A assessora técnica da Federação do Comércio de Bens, Serviços e Turismo do Estado de Alagoas (Fecomércio AL), Graça Carvalho, apresentou, durante a audiência, as ações articuladas com Sebrae que resultou nas Oficinas de Crédito para os empresários com a Agência de Fomento de Alagoas (Desenvolve), ocorrida no último dia 26, na própria agência, e com Banco do Nordeste do Brasil (BNB), realizada no dia 27, no Sebrae. No próximo dia 1º, a Oficina de Crédito com o Banco do Brasil acontecerá às 19h, na Fecomércio, localizada na Rua Professor Guedes de Miranda, nº 188.
O propósito das Oficinas de Crédito é construir uma estratégia para viabilização de linhas de crédito para os empresários dos bairros do Pinheiro, Mutange e Bebedouro. Os empresários apresentam quais as suas demandas e situação para as instituições financeiras. A análise individual é necessária porque a situação de cada empresário é específica. A proposta surgiu a partir de reuniões realizadas pela Fecomércio e o Sebrae.
Graça reforçou ainda a importância da participação dos empresários dos três bairros em preencher a pesquisa disponível no site da Fecomércio (fecomercio-al.portaldocomercio.org.br/), elaborada pelo Instituto Fecomércio que tem como finalidade obter um diagnóstico preciso e personalizado de cada empresa localizada no Pinheiro, Bebedouro e Mutange a fim de validar possíveis iniciativas que se façam necessárias no sentido de subsidiar políticas de crédito, benefícios tributários, entre outros procedimentos, para empresários da região.
ANÁLISE
O professor José Geraldo Marques se classificou como um “refugiado ambiental”. Ele sugeriu que seja exigido um boletim oficial técnico semanalmente para assegurar uma tranquilidade para os moradores da região.

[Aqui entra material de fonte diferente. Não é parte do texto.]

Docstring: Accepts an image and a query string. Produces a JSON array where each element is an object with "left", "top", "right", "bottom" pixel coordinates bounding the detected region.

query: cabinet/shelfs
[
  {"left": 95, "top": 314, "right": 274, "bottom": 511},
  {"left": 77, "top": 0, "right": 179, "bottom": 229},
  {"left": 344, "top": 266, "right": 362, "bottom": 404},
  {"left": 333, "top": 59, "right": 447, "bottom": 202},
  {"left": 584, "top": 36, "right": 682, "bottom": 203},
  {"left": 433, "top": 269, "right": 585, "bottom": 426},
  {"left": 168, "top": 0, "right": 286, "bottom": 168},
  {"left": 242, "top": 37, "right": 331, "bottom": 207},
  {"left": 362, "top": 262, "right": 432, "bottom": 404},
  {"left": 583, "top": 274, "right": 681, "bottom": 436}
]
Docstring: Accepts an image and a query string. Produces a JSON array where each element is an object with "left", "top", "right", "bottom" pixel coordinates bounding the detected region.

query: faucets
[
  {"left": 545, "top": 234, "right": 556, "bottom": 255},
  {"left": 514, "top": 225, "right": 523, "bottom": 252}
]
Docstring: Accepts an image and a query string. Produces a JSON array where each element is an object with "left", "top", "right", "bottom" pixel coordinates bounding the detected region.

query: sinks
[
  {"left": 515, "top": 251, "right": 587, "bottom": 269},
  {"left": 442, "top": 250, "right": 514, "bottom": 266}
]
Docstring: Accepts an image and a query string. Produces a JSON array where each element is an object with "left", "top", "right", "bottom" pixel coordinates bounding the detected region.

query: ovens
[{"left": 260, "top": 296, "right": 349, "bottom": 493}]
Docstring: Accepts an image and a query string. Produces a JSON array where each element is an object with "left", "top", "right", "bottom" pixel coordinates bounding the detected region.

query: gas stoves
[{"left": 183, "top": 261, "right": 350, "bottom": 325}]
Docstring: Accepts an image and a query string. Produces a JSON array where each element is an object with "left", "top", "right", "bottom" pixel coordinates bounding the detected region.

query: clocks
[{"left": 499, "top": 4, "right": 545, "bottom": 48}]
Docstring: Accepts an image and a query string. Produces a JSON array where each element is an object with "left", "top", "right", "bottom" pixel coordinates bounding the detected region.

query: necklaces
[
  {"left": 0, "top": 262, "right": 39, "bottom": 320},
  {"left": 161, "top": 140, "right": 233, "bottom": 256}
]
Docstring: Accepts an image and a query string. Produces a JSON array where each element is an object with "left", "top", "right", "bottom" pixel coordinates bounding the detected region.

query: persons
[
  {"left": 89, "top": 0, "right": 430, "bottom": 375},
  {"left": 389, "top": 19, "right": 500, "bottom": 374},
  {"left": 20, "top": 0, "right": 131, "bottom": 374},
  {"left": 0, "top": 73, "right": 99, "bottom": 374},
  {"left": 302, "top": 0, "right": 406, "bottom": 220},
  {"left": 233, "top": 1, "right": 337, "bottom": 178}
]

O professor Abel Galindo afirmou que é uma irresponsabilidade divulgar que Maceió vai afundar. Ele apontou, por meio de um mapa, a localização das 35 minas de Salgema. Segundo ele, a situação envolve o Pinheiro, o Mutange e Bebedouro, entre a Praça Lucena Maranhão até as imediações do Instituto do Meio Ambiente (IMA).